### TASK ITEM:
Would you find each line in the entries below with the string "sambar" and copy it?

### SOURCE MATERIAL:
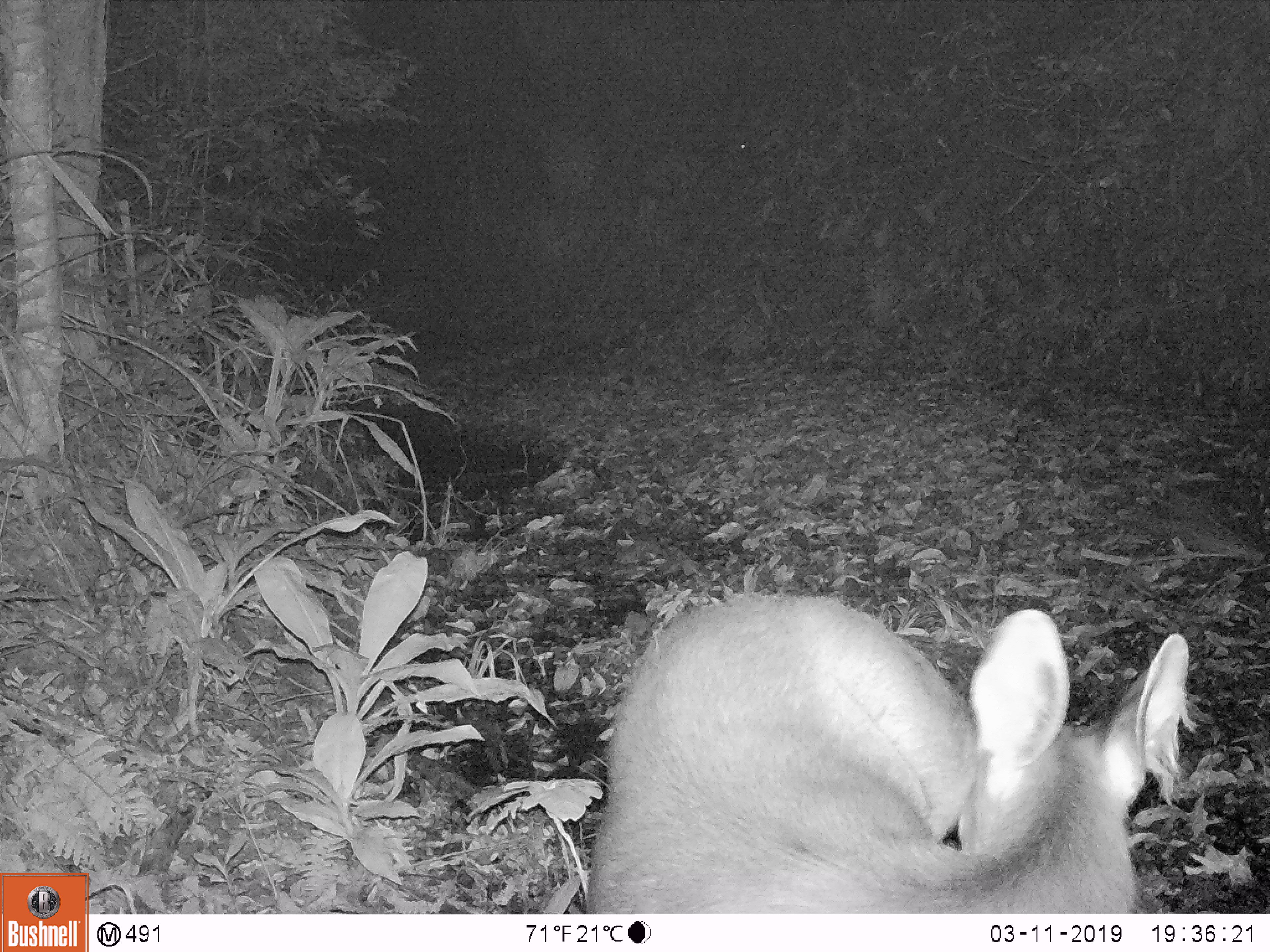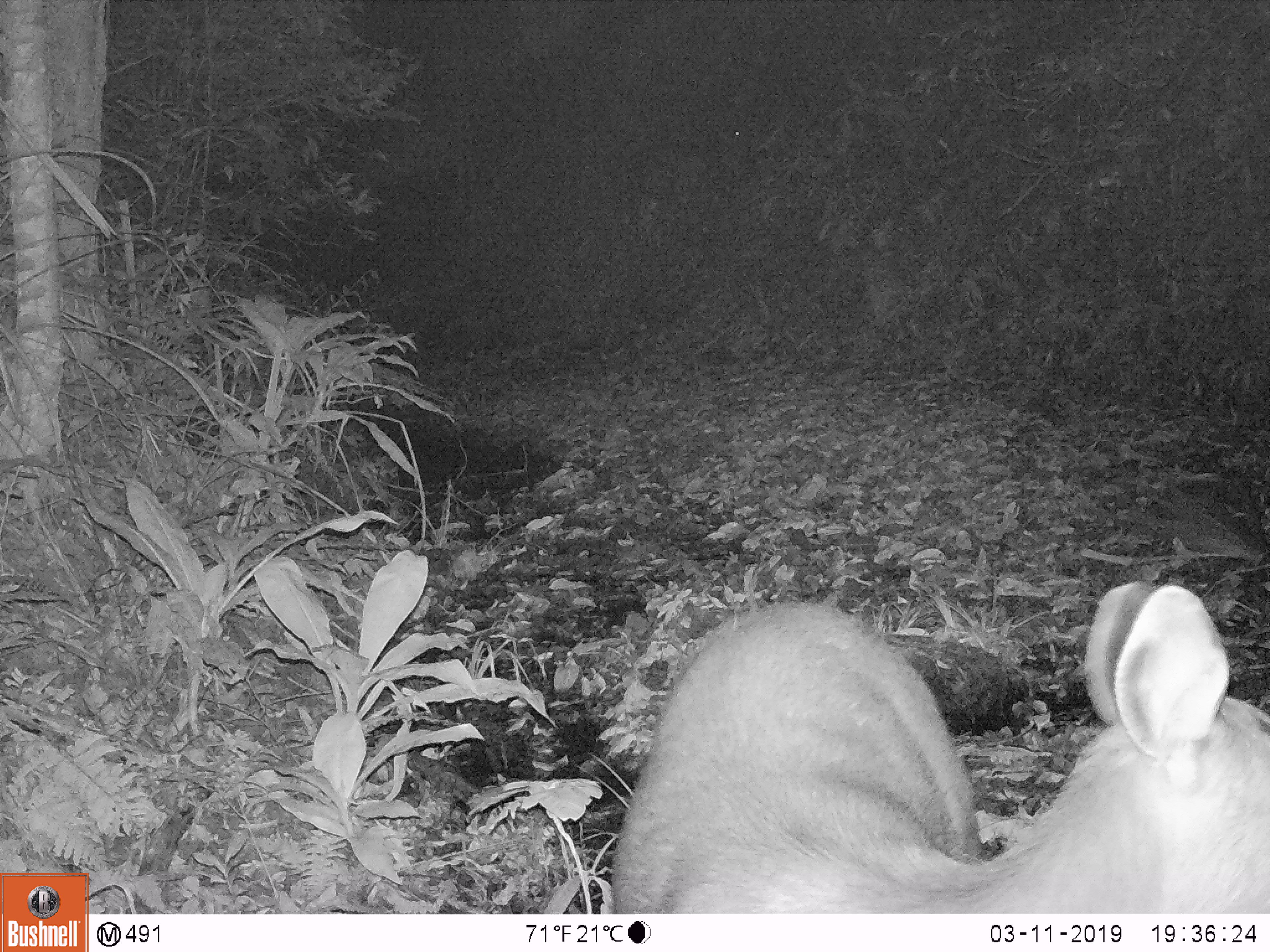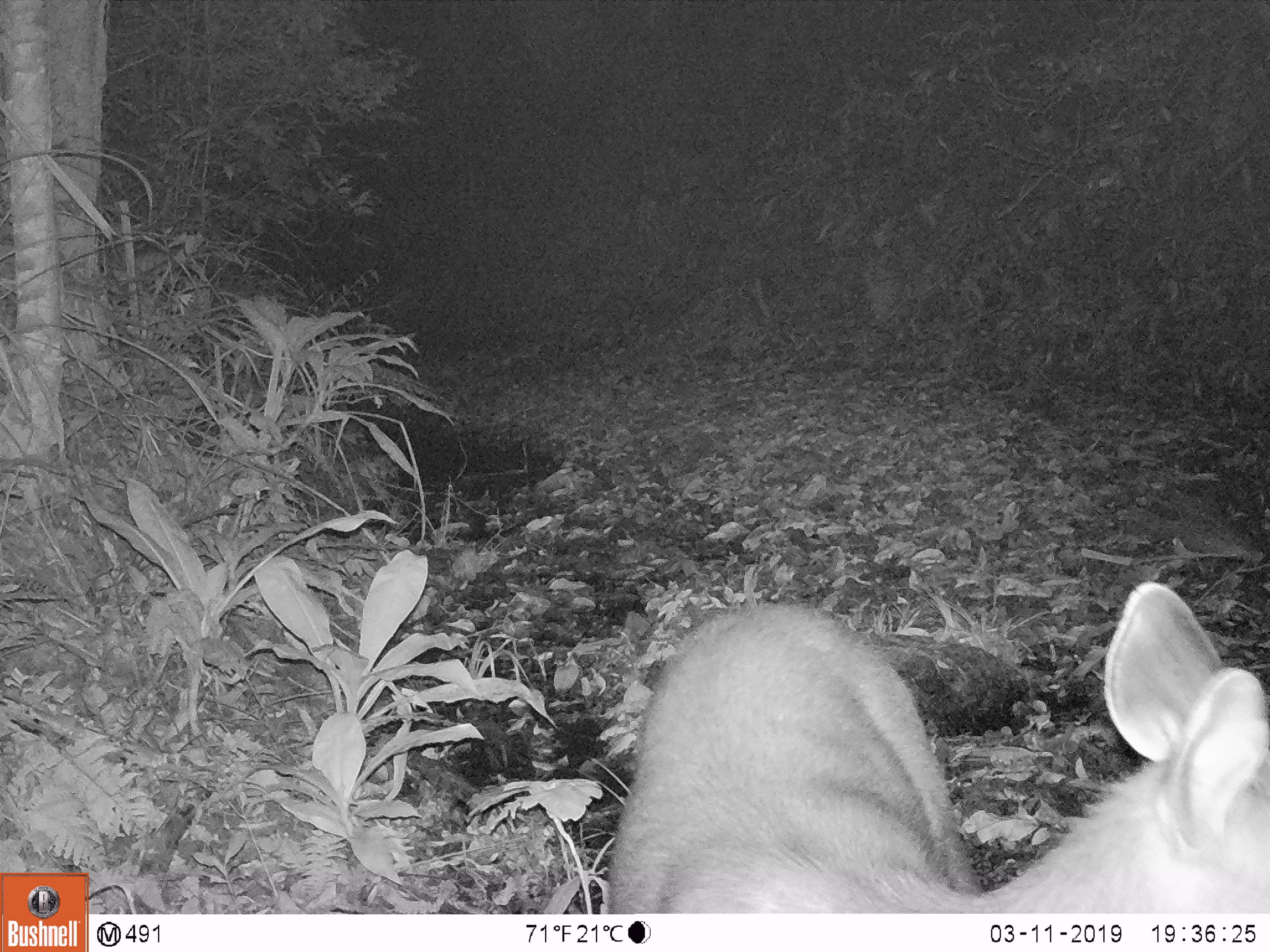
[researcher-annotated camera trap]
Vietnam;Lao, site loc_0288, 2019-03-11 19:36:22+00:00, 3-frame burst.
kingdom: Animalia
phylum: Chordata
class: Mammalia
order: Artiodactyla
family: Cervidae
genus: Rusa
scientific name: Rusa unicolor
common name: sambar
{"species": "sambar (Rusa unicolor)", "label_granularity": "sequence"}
* * *
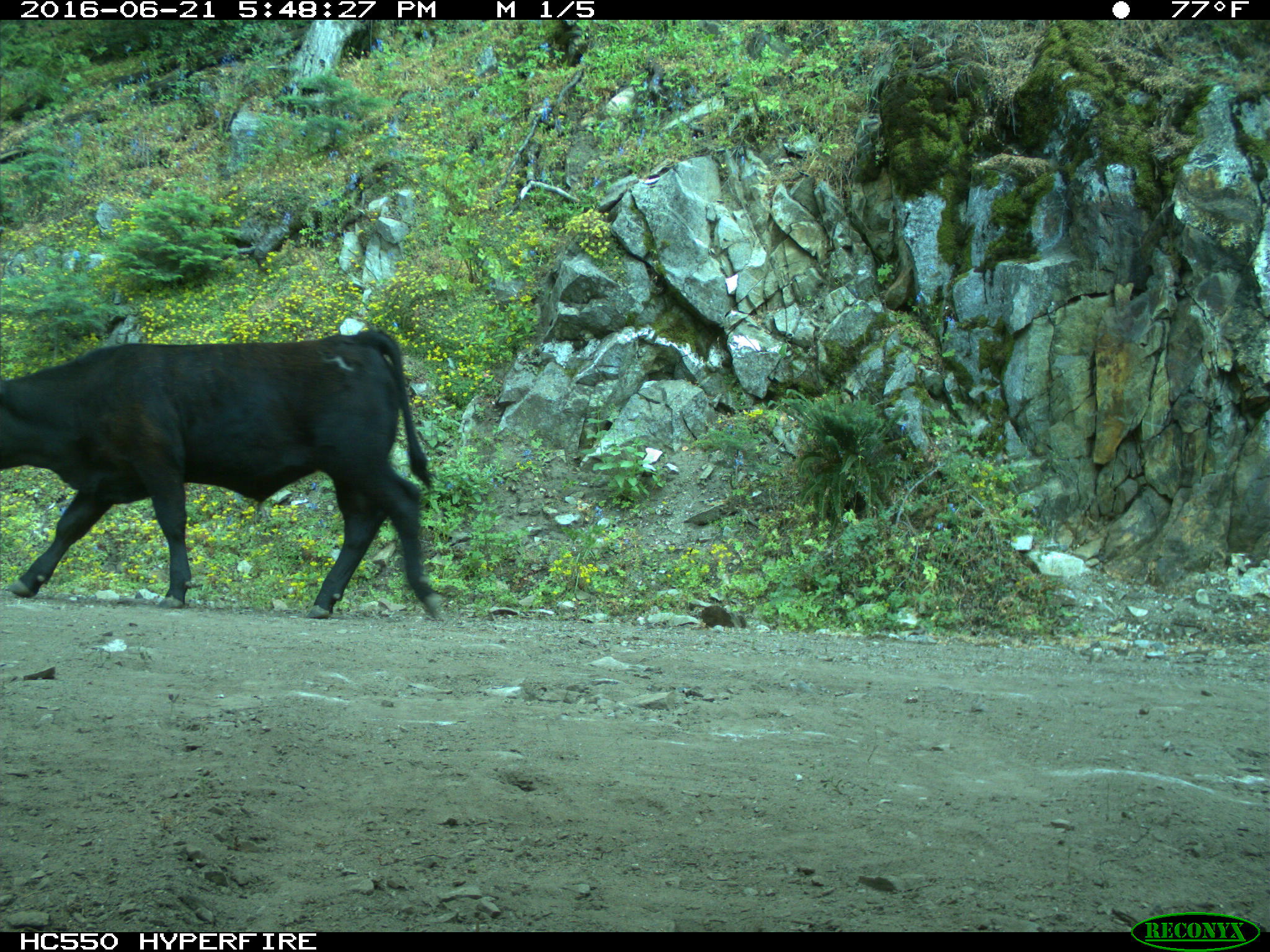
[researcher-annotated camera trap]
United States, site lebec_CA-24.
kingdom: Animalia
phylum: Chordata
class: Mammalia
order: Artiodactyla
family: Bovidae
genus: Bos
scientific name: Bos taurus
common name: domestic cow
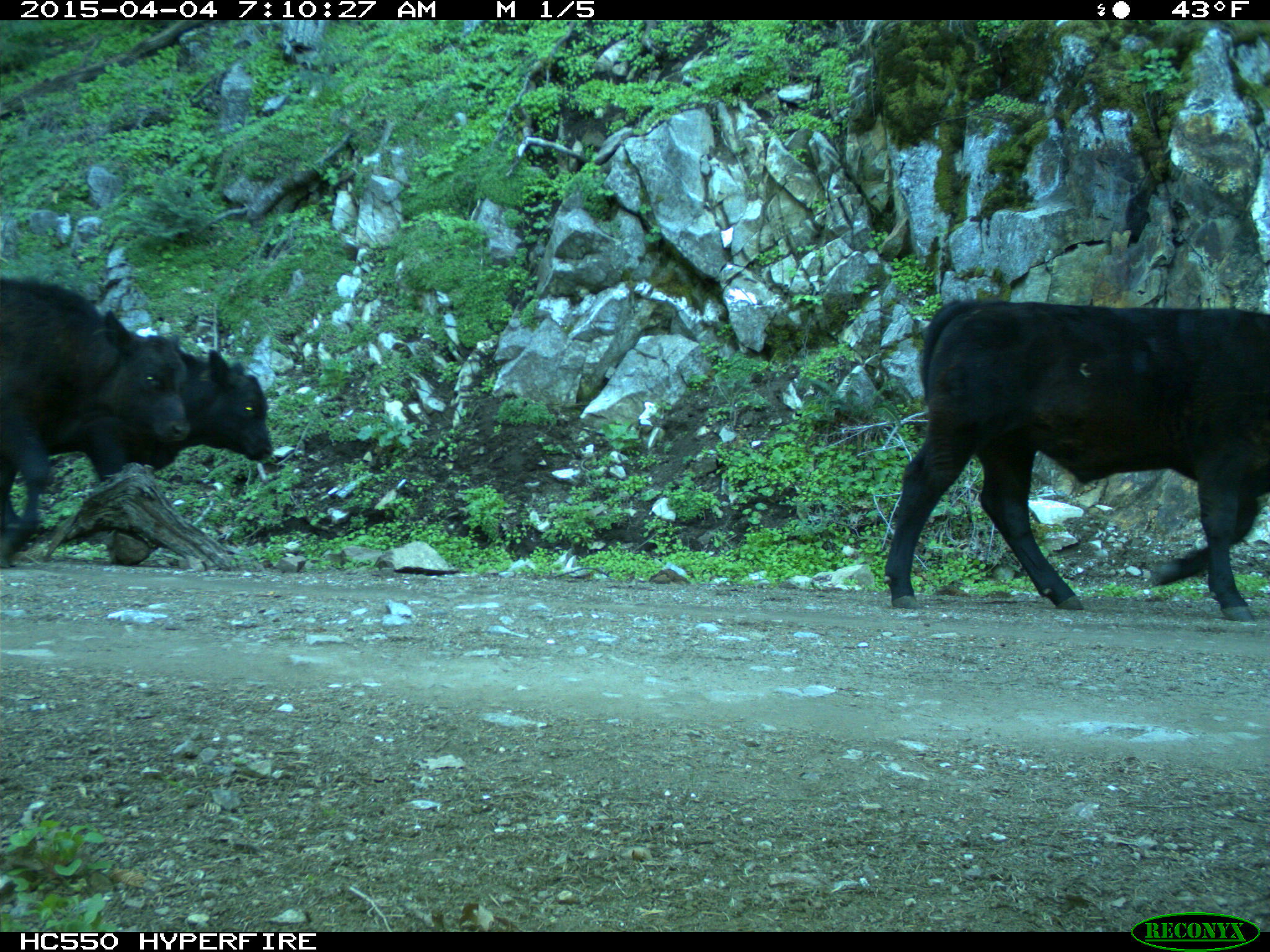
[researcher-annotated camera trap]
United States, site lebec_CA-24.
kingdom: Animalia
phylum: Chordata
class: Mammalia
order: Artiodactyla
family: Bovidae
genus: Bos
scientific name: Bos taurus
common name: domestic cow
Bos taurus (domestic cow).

### RESPONSE TO THIS EXERCISE:
common name: sambar
{"species": "sambar (Rusa unicolor)", "label_granularity": "sequence"}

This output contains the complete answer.